So, the benefit of sidemount is such that you NEVER have to do that. If my deco reg dies, I'm pulling a the reg off of one of my mains and switching it over. It wouldn't be any fun to have to bare-bottle-breathe for any reason other than to say you've done it.
 
I cringe every time this is mentioned.....and breathing off the inflator..........popcorn.


Sent from my iPad using Tapatalk
 
So here's my challenge to you who are using and/or advocating this as a legitimate training exercise: give me one published reference to this as a training technique. It can be from any era, from the development of self-contained scuba to today, but give me a reference to using this technique. And if you cannot find one, tell me why you would use this in a training situation. Don't tell me about a movie showing it; the movie Thunderball also showed James Bond biting a tube in his teeth to chemically extract oxygen from sea water--but that didn't exist either.

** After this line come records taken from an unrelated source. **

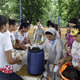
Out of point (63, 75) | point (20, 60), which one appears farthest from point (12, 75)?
point (63, 75)

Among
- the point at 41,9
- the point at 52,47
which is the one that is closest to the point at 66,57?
the point at 52,47

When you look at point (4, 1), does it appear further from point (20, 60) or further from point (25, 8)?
point (20, 60)

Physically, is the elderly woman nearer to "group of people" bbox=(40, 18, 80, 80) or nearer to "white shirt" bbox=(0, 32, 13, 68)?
"group of people" bbox=(40, 18, 80, 80)

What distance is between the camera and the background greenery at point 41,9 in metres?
9.35

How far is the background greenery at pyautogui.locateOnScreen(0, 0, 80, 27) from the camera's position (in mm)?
9352

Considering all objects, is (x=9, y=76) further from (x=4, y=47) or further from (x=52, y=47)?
(x=52, y=47)

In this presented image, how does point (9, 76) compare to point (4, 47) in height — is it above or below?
below

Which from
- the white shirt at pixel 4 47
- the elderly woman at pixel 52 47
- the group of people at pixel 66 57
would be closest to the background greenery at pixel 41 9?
the group of people at pixel 66 57

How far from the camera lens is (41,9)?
1003cm

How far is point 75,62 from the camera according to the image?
120 cm

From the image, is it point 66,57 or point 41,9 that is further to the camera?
point 41,9

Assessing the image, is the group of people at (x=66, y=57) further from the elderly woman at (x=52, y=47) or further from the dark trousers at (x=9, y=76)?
the dark trousers at (x=9, y=76)

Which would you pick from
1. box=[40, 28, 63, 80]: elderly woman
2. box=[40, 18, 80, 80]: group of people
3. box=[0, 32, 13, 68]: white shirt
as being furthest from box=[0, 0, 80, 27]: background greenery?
box=[0, 32, 13, 68]: white shirt

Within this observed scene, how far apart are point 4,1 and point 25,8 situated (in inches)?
93.0
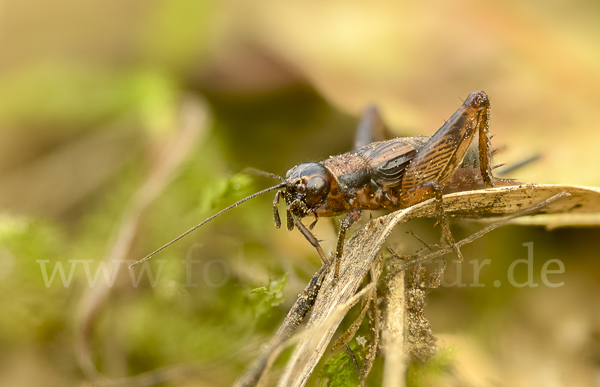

It was back in 1974 that I did the tank breathing. I don't have any of the written materials and I can't remember what the reason was for doing it. At that time equipment wasn't as reliable and buddy breathing from a single reg was the norm. Given the higher frequency of failures breathing off a tank was necessary if your buddy wasn't close enough to help. Then after the lungs are full a CESA could be made. Today, with more reliable equipment and backup 2nd stages to ease sharing air, the chance of a 1st stage failure and having no buddy to help are remote. For solo divers who dive with alternate air sources the necessity of this technique is even more remote. The only scenario I can envision is a diver very low on air, lost within a wreck who is passed a full cylinder through an opening. Breathing directly off the tank he can gain time to switch his equipment over to the full tank. What I do remember doing for my scuba review is breathing off a free flowing reg. Breathing off a free flowing tank is the same except you need to open the valve just enough to get a good stream (not full open). I don't advocate this as a training exercise for rec divers but for tech diving in overhead environments it can be another survival tool.